Armamento do cidadão ou desarmamento? Uma questão que há tempos está se discutindo. Que nos mostra controvérsias. Que pode ser bom, mas também ruim. Que inibe o bandido e protege – ou mata – a população. Um tema até difícil de ser discutido. Um tema que sempre gera polêmica, discussão e é difícil chegar a um acordo respeitando a opinião pluralizada.

Sou a favor do armamento, em partes. Por exemplo, do agricultor, desde que a arma não saia de dentro da propriedade. Ou seja, da posse. Não sou tão a favor da posse da população da cidade. Seria bom no caso de assaltos ou tentativa de homicídio, para proteção própria e da família. Mas poderia ser usado como resolução de briga de vizinhos, discussões banais, entre outros exemplos que tornaria a matança ainda maior.

“Ah mas na agricultura também tem vizinhos!” Com certeza! Mas não é um número tão considerável se relacionado com a proximidade das casas na cidade. Geralmente no interior as propriedades ficam longe uma da outra, o que também dificulta na segurança das famílias em casos de invasão. Além disso, infelizmente temos poucos policiais e é quase impossível cuidar de todo o interior. Até mesmo pela extensão das estradas vicinais e por moradias ficarem longe das estradas gerais.

Em relação ao porte de armas, seja na cidade ou interior, sou extremamente contra. Temos hoje em dia uma população que não se importa muito com o outro. Um mundo onde o egoísmo reina. Onde o bem estar próprio é o que interessa. Onde pessoas nem se constrangem e ao invés de ajudar uma pessoa acidentada agonizando, preferem fotografar e enviar aos grupos antes mesmo do socorro chegar. Uma população diferente de dez anos atrás. Muito pior que de 20. Agora, você já imaginou esse mesmo tipo de população portando uma arma?
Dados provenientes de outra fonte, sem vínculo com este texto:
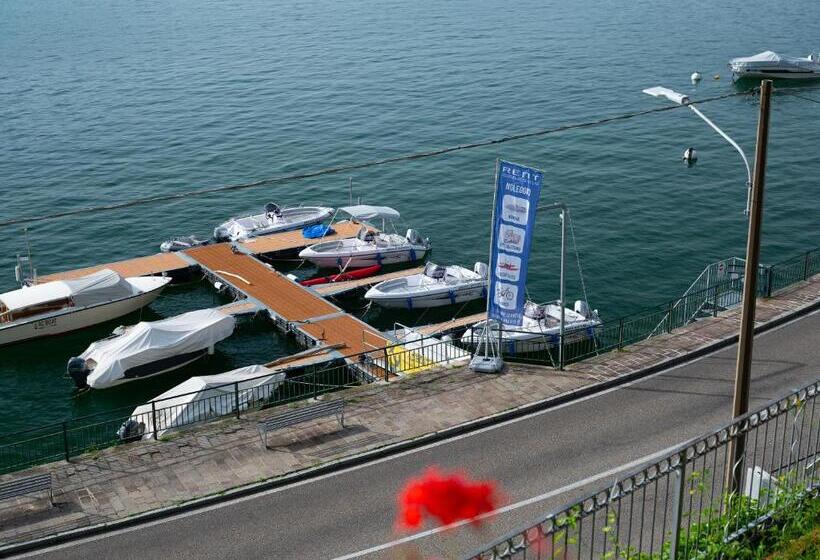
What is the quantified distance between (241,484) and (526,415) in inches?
276

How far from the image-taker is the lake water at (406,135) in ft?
154

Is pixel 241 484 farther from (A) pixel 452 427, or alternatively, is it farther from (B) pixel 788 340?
(B) pixel 788 340

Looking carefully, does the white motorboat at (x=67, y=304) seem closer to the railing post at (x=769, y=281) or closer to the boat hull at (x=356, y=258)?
the boat hull at (x=356, y=258)

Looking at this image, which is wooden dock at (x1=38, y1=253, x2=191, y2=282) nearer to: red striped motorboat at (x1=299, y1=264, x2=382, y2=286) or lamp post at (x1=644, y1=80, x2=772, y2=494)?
red striped motorboat at (x1=299, y1=264, x2=382, y2=286)

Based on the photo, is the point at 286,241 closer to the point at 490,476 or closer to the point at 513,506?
the point at 490,476

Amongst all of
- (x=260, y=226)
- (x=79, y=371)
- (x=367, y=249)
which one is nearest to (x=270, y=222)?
(x=260, y=226)

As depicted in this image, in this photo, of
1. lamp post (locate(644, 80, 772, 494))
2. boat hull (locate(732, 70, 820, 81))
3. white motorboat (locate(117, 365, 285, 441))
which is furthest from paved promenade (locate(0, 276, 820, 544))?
boat hull (locate(732, 70, 820, 81))

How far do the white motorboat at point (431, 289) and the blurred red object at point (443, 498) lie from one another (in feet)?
69.9

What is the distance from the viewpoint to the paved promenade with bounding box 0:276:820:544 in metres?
19.7

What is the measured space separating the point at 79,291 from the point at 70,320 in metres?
1.26

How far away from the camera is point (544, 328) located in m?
36.8

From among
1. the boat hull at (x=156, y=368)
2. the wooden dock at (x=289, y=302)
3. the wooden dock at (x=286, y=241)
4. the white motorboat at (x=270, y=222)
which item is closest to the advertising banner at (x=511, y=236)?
the wooden dock at (x=289, y=302)

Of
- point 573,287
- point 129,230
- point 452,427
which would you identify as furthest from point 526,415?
point 129,230

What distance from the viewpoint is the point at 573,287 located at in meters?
44.2
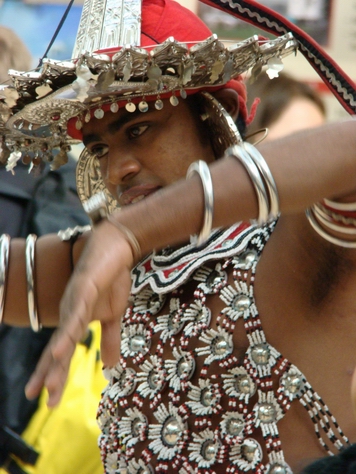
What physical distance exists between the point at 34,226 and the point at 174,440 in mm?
1093

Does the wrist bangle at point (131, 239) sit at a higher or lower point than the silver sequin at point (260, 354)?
higher

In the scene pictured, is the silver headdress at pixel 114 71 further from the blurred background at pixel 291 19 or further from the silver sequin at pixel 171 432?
the blurred background at pixel 291 19

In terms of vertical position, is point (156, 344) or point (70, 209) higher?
point (70, 209)

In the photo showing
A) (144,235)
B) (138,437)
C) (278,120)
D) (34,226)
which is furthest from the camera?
(278,120)

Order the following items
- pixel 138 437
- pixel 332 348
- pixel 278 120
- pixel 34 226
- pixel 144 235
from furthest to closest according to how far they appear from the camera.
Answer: pixel 278 120 < pixel 34 226 < pixel 138 437 < pixel 332 348 < pixel 144 235

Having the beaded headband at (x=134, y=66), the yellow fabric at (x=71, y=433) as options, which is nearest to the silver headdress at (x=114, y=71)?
the beaded headband at (x=134, y=66)

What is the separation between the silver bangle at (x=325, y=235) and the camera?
1249mm

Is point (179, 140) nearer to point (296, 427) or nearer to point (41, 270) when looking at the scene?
point (41, 270)

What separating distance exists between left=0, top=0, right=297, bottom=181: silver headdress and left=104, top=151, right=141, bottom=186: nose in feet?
0.31

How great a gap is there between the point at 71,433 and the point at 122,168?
0.90m

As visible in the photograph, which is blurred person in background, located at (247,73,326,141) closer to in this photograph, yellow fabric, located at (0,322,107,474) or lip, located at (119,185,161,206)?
yellow fabric, located at (0,322,107,474)

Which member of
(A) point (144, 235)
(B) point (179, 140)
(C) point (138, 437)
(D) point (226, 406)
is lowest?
(C) point (138, 437)

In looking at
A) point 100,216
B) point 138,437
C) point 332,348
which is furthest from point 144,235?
point 138,437

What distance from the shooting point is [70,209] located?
2.55 meters
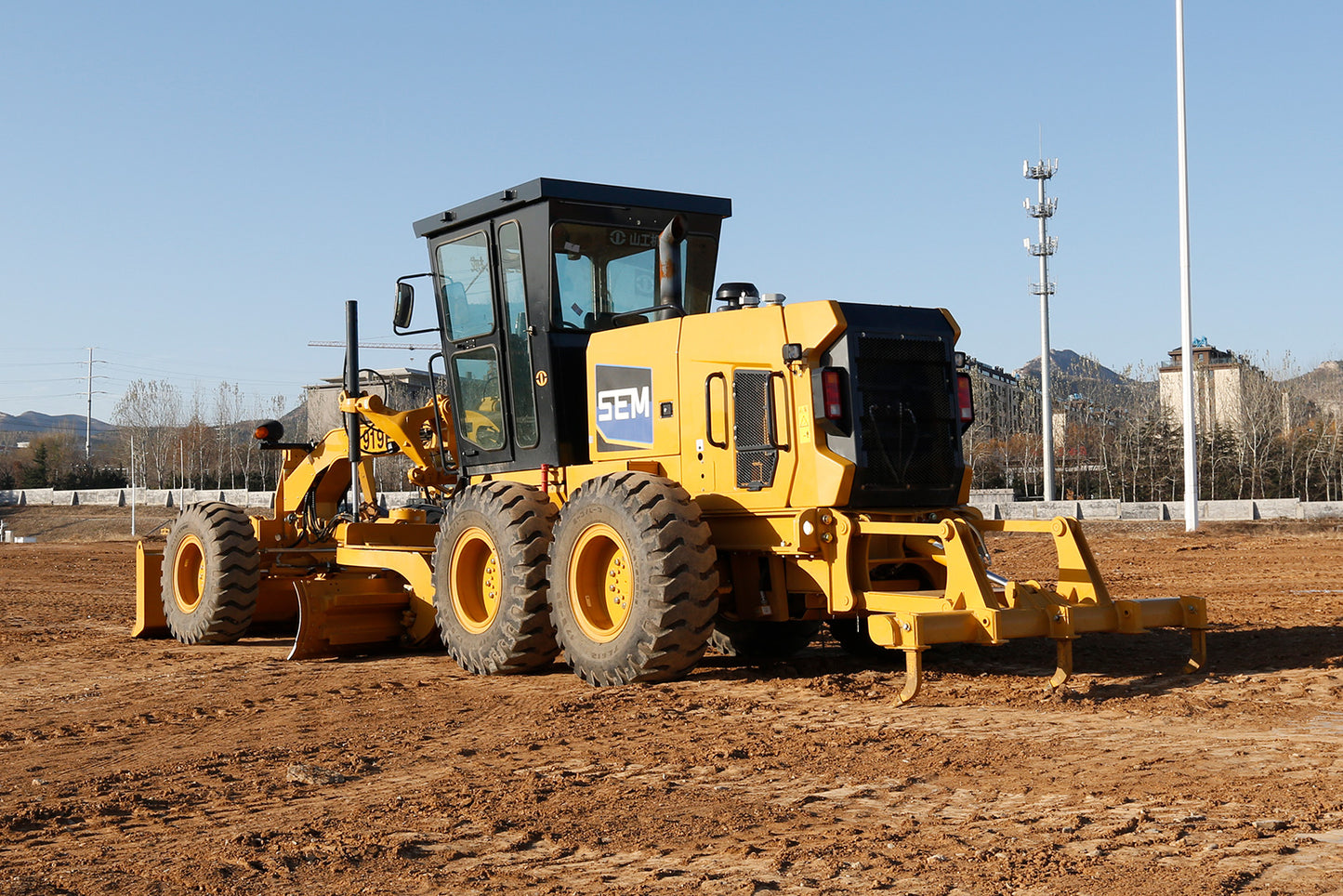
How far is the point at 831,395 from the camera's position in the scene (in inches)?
305

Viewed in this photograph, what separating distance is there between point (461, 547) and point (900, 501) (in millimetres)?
3342

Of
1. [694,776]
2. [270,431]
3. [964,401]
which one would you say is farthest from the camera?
[270,431]

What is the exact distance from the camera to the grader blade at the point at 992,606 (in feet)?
22.7

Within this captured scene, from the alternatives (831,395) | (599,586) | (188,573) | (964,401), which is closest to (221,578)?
(188,573)

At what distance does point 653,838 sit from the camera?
4637 millimetres

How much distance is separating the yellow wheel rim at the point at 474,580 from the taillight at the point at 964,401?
3537 mm

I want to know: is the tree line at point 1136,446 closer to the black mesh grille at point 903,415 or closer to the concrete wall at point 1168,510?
the concrete wall at point 1168,510

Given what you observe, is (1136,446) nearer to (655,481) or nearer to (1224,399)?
(1224,399)

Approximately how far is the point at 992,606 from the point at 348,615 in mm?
5596

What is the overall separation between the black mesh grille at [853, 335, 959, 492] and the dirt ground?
4.52 ft

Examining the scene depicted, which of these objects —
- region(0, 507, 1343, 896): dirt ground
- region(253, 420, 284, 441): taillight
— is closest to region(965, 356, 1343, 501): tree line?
region(253, 420, 284, 441): taillight

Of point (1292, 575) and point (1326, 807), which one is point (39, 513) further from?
point (1326, 807)

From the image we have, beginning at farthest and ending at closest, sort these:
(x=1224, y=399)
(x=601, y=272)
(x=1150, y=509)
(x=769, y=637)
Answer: (x=1224, y=399) → (x=1150, y=509) → (x=769, y=637) → (x=601, y=272)

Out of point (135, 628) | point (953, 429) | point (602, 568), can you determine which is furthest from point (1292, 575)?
point (135, 628)
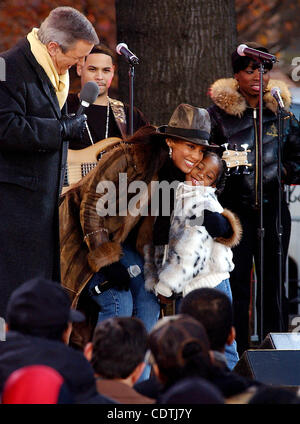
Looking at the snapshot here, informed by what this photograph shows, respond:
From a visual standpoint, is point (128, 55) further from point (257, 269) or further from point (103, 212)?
point (257, 269)

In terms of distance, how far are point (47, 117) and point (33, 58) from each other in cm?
32

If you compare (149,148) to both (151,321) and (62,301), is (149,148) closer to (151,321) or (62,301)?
(151,321)

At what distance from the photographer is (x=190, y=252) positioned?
17.8 feet

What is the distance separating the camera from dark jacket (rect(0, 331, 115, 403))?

Se acontece uma briga de trânsito: mata. Se acontece uma discussão na rua: mata. Se se irritar com o vendedor: mata. Se não gostar do governante: mata. Se o carteiro não levar a correspondência: mata. Se alguém estiver devendo para outro alguém: morre. E assim vai, sem fim. E outra coisa, se hoje, mesmo sem porte de armas de fogo já há tantos números de homicídios, feminicídios, e por aí vão os “cídios”, imaginem com a população armada.

É claro que seria muito bom pela defesa própria contra estupro, assassinato, sequestros, assaltos e por aí vai. Mas na mesma hora que penso que seria bom, vejo que, se hoje em dia a vida humana já não vale quase nada para alguns, imagine quando for liberado a defesa com tiros. Alguns bandidos seriam eliminados. Mas muita gente inocente e de bem, morreria também. Às vezes até minha defesa de posse para o homem do campo me faz se contradizer, pois podem surgir muitas situações não planejadas. Nada acontece conforme o planejado e imaginado.

Principalmente em uma situação tão delicada.

Na verdade, esse é um tema que há muito tempo está sendo debatido e estudado no Brasil. Eu acredito que, mesmo sendo em partes contra e em outras a favor (da posse, nunca do porte), se os governantes aumentarem o número de policiais e de presídios em nosso país, somado a continuação de programas semelhantes ao Patrulha Rural e Rede de Vizinhos, talvez nem seja preciso armar a população. Talvez já se resolva o problema antes de aumentá-lo. Nós teríamos muito mais efetivo para proteger nossa população. Automaticamente prenderiam mais pessoas que comentem delitos. Isso seria uma alternativa de reduzir a violência no país.

Acredito ainda, que antes de se tomar a decisão de armar ou não a população, e depois de aumentar o efetivo, é preciso instalar novas leis em nosso país. Leis onde policiais possam exercer o papel como militares e usarem a arma que possuem. Para que possam defender a população com liberdade. Para que o policial deixe de ser o vilão, pois na verdade são nossos heróis.

Casos como o da policial que atirou em um bandido essa semana geram polêmica. Apoiei a atitude dela, mas, será que só casos assim merecem homenagem? E o trabalho que os demais policiais têm todo dia? Que mesmo com pouco efetivo estão todos os dias nas ruas para nos defender? Que geralmente são a minoria entre bandidos e ainda são punidos, processados e martirizados por sacar a arma. A arma que pelo que eu sei são os únicos no momento a poderem utilizar.

Infelizmente esse é um problema que está longe de acabar e eu concordando ou não com a posse, lá no fundo, o Brasil tem chance de voltar a prosperar, mas muita coisa teria de ser diferente, e não sendo pessimista, não vai acontecer tão cedo.